From reading headlines found in other news sources around the country, you’d think the street is simply being closed to everyone. Cars are vaguely mentioned, if at all, while the whole “temporary trials on some afternoons” thing often gets washed over, with Lombard deemed simply and totally “closed.” Here are a few typical examples:
- Washington Post: “San Francisco to close off iconic Lombard Street to tourists”
- USA Today: “S.F. to temporarily close ‘world’s crookedest street’”
- SF Chronicle: “Lombard Street to close on 4 busy weekends this summer”
Put simply, unfettered access by cars is equated with “access”. If one cannot drive there, one cannot go there. And as those important distinctions are blurred, we lose sight of what we deem important uses of our streets.
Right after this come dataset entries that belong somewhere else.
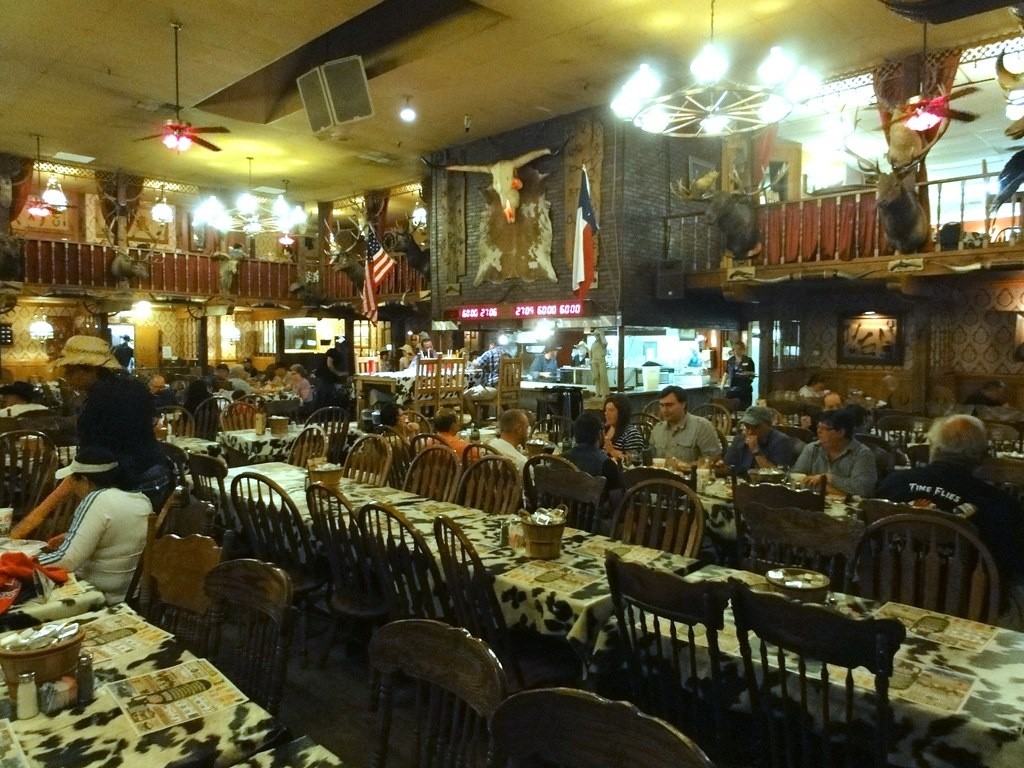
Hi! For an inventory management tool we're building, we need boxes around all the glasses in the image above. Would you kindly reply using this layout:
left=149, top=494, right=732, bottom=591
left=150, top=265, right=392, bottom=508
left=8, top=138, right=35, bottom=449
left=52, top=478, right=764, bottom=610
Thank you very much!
left=816, top=425, right=841, bottom=433
left=291, top=372, right=300, bottom=376
left=411, top=338, right=416, bottom=341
The verbal gymnastics used to avoid mentioning cars are present not just in headlines, but in everyday conversation. In discussions about behavior on the streets, notice how often the operators of motor vehicles are described as just “people” — for example, “People are always flying down this hill.” Not that drivers aren’t people, but the mode of transport is a key distinction to make. People using other modes usually get explicit labels that posit them as “others” — people on bikes are “cyclists,” and people just walking around are “pedestrians.”
When the discussion is framed in ways like these, the role cars play is put behind the curtain. The conversation then takes for granted that most public space will be devoted to the private automobile, and most people will travel by car.
If we can’t explicitly talk about problems and their causes, we can’t talk about fixing them. And if we can’t acknowledge the subtle ways in which our lexicon is inherently centered around cars, we can’t talk about the ways in which we’ve adapted our lives, and cities, to accommodate their costs.